On exceptions to the NDPR, the Framework at article 2.3 has amazingly created its own provisions outside the NDPR. There exists no provision of the NDPR which this provision of the Framework seeks to implement, hence it is our respectful opinion that, it cannot, outside the NDPR, create its own stand alone exceptions as the only one contemplated by the NDPR is found at article 2.12 with respect to transfer of data to a foreign country.

On compliance, article 3.2(iv) of the Framework offers the regulator an unutilized opportunity to give some clarity on the confusion of privacy policy with privacy notice in the NDPR but it seems this ambiguity will continue for a while.

On appointment of Data Protection Officer (DPO), article 3.4 of the Framework which provides conditions for appointment of a DPO appears to be on a collision course with article 4.1(2) of the NDPR which expressly and mandatorily provides that “Every Data Controller SHALL designate a Data Protection Officer for the purpose of ensuring adherence to this Regulation”. How can the Framework for implementing this section validly make exception for some data controllers?

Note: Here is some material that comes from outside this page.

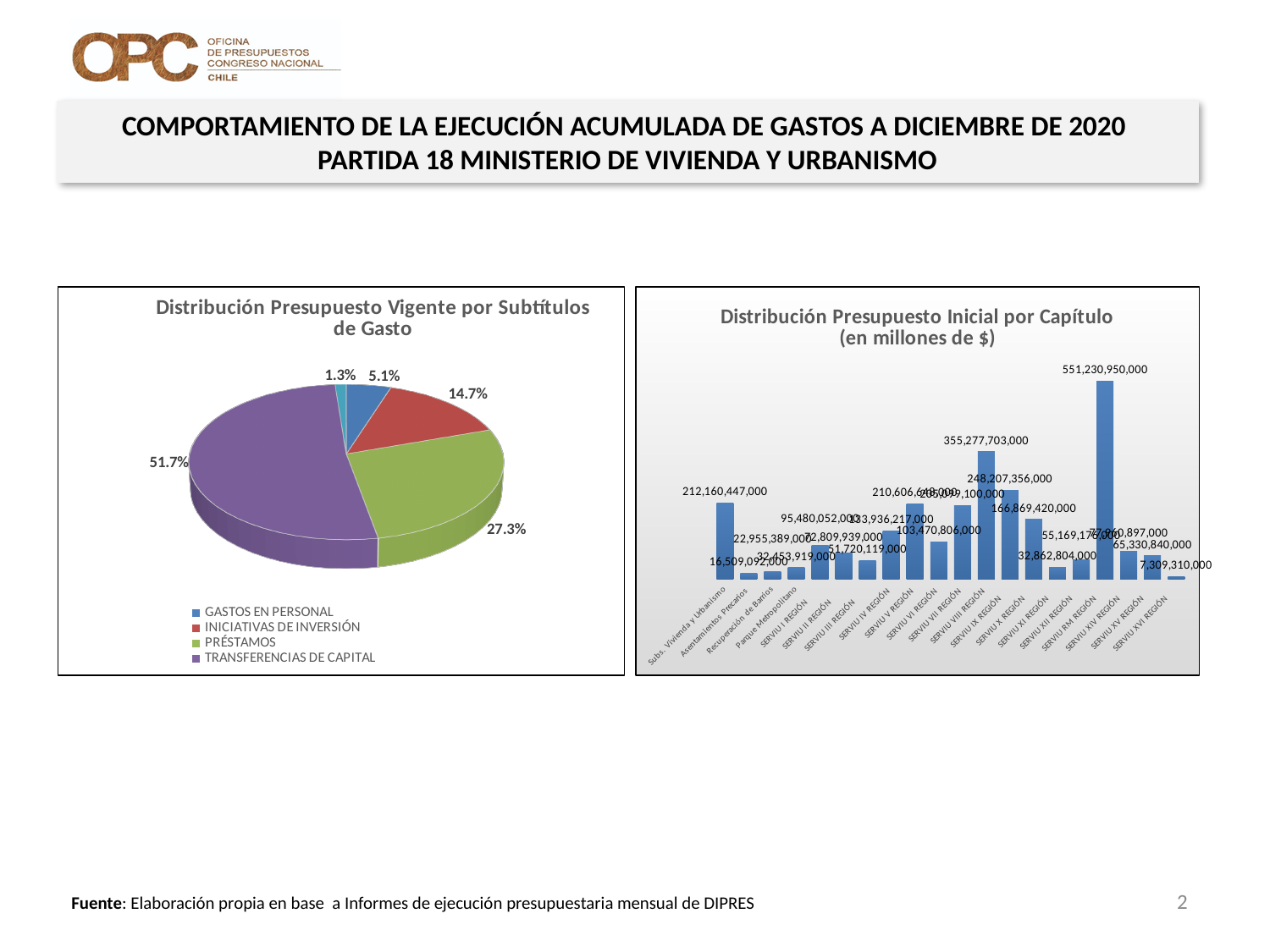
In the chart 'Distribución Presupuesto Inicial por Capítulo', which capítulo has the highest value? SERVIU RM REGIÓN In the chart 'Distribución Presupuesto Vigente por Subtítulos de Gasto', which legend category has the largest slice? TRANSFERENCIAS DE CAPITAL What kind of chart is 'Distribución Presupuesto Vigente por Subtítulos de Gasto'? Pie chart In the chart 'Distribución Presupuesto Vigente por Subtítulos de Gasto', which is larger: INICIATIVAS DE INVERSIÓN or GASTOS EN PERSONAL? INICIATIVAS DE INVERSIÓN What kind of chart is 'Distribución Presupuesto Inicial por Capítulo'? Bar chart In the chart 'Distribución Presupuesto Inicial por Capítulo', what is the value for Subs. Vivienda y Urbanismo? 212,160,447,000 In the chart 'Distribución Presupuesto Inicial por Capítulo', which capítulo has the lowest value? SERVIU XVI REGIÓN In the chart 'Distribución Presupuesto Inicial por Capítulo', what is the value for SERVIU VIII REGIÓN? 355,277,703,000 How many entries does the legend of 'Distribución Presupuesto Vigente por Subtítulos de Gasto' list? 4 In the chart 'Distribución Presupuesto Vigente por Subtítulos de Gasto', what share does TRANSFERENCIAS DE CAPITAL have? 51.7% In the chart 'Distribución Presupuesto Vigente por Subtítulos de Gasto', what share does PRÉSTAMOS have? 27.3% In the chart 'Distribución Presupuesto Inicial por Capítulo', what is the difference between SERVIU RM REGIÓN and SERVIU VIII REGIÓN? 195,953,247,000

On sample of privacy policy at Annexure B, the Framework suggests that a privacy policy is a contract between data controller and data subjects and that, access to online platforms automatically translates into consent. Although, the law is not settled on the status of privacy policies on a website, this kind of simulation coming from the supervisory authority is a dangerous precedent which, in itself, negates what privacy policies or notices represent, especially since the NDPR does not give such status to privacy policies.
Ultimately on the Annexure C on Countries with adequate Data Protection Laws, what stands out is the Swiss-US Privacy Shield Frameworks of the United States of America!!! For everything NITDA stands for, I will make this excuse on their behalf that, the inclusion of this data protection law is a regrettable error which was not corrected in the draft before the Framework was released.
Following the Schrems II decision of the Court of Justice of the European Union (“CJEU”) that invalidated the EU-U.S. Privacy Shield Framework in July 2020, the Federal Data Protection and Information Commissioner (FDPIC), the body responsible for the protection of personal data in Switzerland ruled, on the 8th day of September 2020, that the Swiss-U.S. Privacy Shield Framework in its entirety does not provide an adequate level of data protection for cross-border data transfers to the US.

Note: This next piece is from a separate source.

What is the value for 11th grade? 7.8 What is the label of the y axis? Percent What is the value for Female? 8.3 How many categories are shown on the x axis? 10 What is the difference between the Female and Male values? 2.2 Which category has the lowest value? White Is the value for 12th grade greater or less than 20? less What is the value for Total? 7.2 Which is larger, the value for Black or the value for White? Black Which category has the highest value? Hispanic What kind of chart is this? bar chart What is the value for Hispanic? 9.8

Flowing from the foregoing, it stands to reason that, if the Swiss supervisory authority could have passed such damning verdict on the law that directly affects it, as far back as September 2020, then it is our modest view that, such should not have found itself in a document released by its Nigerian counterpart in December 2020.

In conclusion, the Framework is not only a right step in the right direction, it is a highly commendable and progressive one which should be timely updated and finetuned with the widespread input of as many stakeholders and technocrats to minimize avoidable errors and oversights before its eventual release to the public.

Once again, I congratulate NITDA for spearheading Nigeria’s baby steps in this very essential and highly technical industry.